En attendant l'incinération (l'installation d'incinérateurs nécessite des années), les sources de Sakker el-dekkanéindiquent que « les autorités concernées finalisent actuellement les contrats d'exportation à un coût qui dépasse les 200 dollars par tonne », soulignant que « le ministère des Finances a donné son feu vert pour financer ces contrats ». Ces sources ajoutent que « le CDR devra bientôt lancer l'appel d'offres et travaille actuellement dans le secret le plus total pour finaliser les dossiers ».
« L'objectif est de réaliser ce marché en quelques jours seulement afin de couper court à toute protestation, ajoute le texte. Il semble qu'un nombre de ministres aient déjà informé les municipalités de ce projet afin de les mettre devant l'obligation de fournir des terrains sans possibilité de contestation. »
Selon Sakker el-dekkané, « ces informations nous ramènent à une situation qui prévalait déjà avant la crise, quand la proposition d'installer des incinérateurs comme solution définitive pour le Liban était promue par certains leaders et par l'une des organisations internationales ». « Tout le monde connaît les risques sanitaires, environnementaux et économiques qui résulteraient de cela, sans compter que la porte de la corruption sera de nouveau grande ouverte, conclut le texte. Que tous ceux qui se préoccupent de leur santé et de celle de leurs enfants manifestent leur refus de cette solution catastrophique par excellence ! »

Chehayeb stigmatise de nouveau « les adolescents de l'environnement »

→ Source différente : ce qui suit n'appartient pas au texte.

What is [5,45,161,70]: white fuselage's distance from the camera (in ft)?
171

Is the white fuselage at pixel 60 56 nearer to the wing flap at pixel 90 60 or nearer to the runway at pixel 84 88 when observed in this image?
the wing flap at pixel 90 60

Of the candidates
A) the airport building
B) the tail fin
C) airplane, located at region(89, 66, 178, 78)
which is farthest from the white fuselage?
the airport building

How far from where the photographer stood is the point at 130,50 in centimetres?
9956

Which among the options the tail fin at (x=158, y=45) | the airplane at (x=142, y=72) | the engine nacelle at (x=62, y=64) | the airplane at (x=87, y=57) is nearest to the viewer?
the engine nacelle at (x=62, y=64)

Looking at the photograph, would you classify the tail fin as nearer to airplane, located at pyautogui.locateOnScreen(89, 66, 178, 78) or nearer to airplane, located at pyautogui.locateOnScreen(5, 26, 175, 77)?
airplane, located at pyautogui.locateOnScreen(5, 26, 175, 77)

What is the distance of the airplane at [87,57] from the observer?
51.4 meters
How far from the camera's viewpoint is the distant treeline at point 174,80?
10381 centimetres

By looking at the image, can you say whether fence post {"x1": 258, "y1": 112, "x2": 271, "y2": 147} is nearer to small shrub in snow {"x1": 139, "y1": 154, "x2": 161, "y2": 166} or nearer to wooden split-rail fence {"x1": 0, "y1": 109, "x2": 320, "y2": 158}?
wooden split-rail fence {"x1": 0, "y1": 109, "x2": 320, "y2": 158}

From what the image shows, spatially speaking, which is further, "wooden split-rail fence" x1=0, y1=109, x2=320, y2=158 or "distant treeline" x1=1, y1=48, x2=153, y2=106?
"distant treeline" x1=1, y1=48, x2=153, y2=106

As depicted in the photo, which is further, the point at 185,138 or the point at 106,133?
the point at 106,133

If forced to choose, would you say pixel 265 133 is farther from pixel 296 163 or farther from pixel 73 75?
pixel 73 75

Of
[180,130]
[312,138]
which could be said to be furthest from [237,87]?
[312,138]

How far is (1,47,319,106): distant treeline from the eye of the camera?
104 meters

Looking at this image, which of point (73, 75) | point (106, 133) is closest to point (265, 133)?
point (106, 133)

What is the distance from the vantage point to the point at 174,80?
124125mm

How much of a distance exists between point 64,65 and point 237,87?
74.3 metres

Le sujet de la crise des déchets a également été abordé ce week-end par le ministre de l'Agriculture, Akram Chehayeb. Celui-ci a une fois de plus accusé « les adolescents de l'environnement » d'avoir rendu toute solution à ce problème irréalisable, en allusion aux détracteurs de son plan de sortie de crise (élaboré cet été avec une équipe d'experts). « Notre espoir est de parvenir cette semaine à un accord en Conseil des ministres sur la pire des solutions envisageables, celle de l'exportation des déchets durant un an et demi », a-t-il souligné, ajoutant que cette solution a été rendue incontournable par « les obstacles politiques, partisans et confessionnels ».
Le ministre, qui s'exprimait au cours d'une campagne de reboisement dans l'Iqlim el-Kharroub, a estimé que les solutions envisagées actuellement par le gouvernement visent à donner le temps aux municipalités de bâtir leurs capacités et d'obtenir leurs droits financiers. « C'est ainsi que nous serions passés d'une centralisation complète à un système où les municipalités joueraient leur rôle traditionnel de collecte et de supervision, a-t-il ajouté. Nous sommes à la veille d'élections municipales, un scrutin qui devrait avoir lieu à temps pour qu'un sang nouveau soit injecté dans les conseils municipaux », a-t-il conclu.